Breeches, yes. Jods, NO! There's a guy at our yard who wears ludicrously tight ones ... you can see EVERYTHING, it's put me off men in jods for life!


----------



## perfect11s (14 August 2010)

Oh another sexist post... Im realy offended


----------



## moses06 (14 August 2010)

UGGGGHHHH!! No!! they just look wrong, very wrong...


----------



## skewbald_again (14 August 2010)

Not personally, but my teenage daughters tell me polo breeches at half mast are to die for.


----------



## Flibble (14 August 2010)

No No Never a good tight pair of straight leg jeans and a black shirt with the sleeves turned back a few times (below elbow) oh and a nice pair of cuban heeled boots


----------



## niagaraduval (14 August 2010)

jods no breeches YES I really like andrew gould (I know..I know...) good looking (to me anyway) and an excellent rider  Was watching his videos on youtube yesterday


----------



## kiteman0 (14 August 2010)

I'll have to post a picture of me wearing my breaches/jods
See if I look sexy. 
My wife thinks not


----------



## Dolcé (14 August 2010)

Nooooooooooooo............................never!


----------



## Ranyhyn (14 August 2010)

Ew good god no!!!


----------



## NeilM (14 August 2010)

Only a woman could get away with posting a thread like this 


I'm off to have a shower now, I feel so dirty and exploited


----------



## thinlizzy (14 August 2010)

would be nice to see pix of to pass comments  please on this rainy day


----------



## V1NN (14 August 2010)

Nope not really  x


----------



## Umbongo (14 August 2010)

No!

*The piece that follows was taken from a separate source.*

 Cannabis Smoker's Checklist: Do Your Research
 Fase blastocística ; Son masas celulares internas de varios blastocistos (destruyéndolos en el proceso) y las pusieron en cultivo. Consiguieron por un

Not the few I have seen anyway.


----------



## hannabanana (14 August 2010)

dibbin said:



			Breeches, yes. Jods, NO! There's a guy at our yard who wears ludicrously tight ones ... you can see EVERYTHING, it's put me off men in jods for life!
		
Click to expand...

Well okay breeches are better, but I still love a man in riding gear 



Flibble said:



			No No Never a good tight pair of straight leg jeans and a black shirt with the sleeves turned back a few times (below elbow) oh and a nice pair of cuban heeled boots
		
Click to expand...

No your definitly not picky



kiteman0 said:



			I'll have to post a picture of me wearing my breaches/jods
See if I look sexy. 
My wife thinks not

Click to expand...

Im sure yo do!!


----------



## Shysmum (14 August 2010)

No, no, no. I prefer to have things left to the imagination


----------



## gekko (14 August 2010)

I have a cute butt no matter what it's wrapped in! ...Oh, and I'm modest too...


----------



## Shysmum (14 August 2010)

well I think we need pics please, just to confirm ?


----------



## hannabanana (14 August 2010)

yeah I agree with shysmum!


----------



## kiteman0 (14 August 2010)

ok i said i would post a pic for you ladys.
the pose is a bit cheesy but, well you can decide.





[/URL][/IMG]


----------



## ShellCoburn (14 August 2010)

Heres Gekko on his horse......

Actually, not in Jods, but a cool shot - Buck rears when Craig cracks the stock whip   Good party trick!   







Here he is in Jods.....


----------



## kiteman0 (14 August 2010)

for some reason image wont work

heres a link that should work

http://http://inlinethumb39.webshots.com/45030/2548870570104475130S200x200Q85.jpg


----------



## Shysmum (14 August 2010)

YEEEEEE HAH !!!!!!!!! Prefer the jods there  SC


----------



## ShellCoburn (14 August 2010)

Heheheh shysmum, I also have one of him on Buck with NOTHING on....... lol.....


----------



## Chico Mio (14 August 2010)

I'm with flibble and the jeans - only I have a preference for white, 3/4 length sleeve, t-shirts .... 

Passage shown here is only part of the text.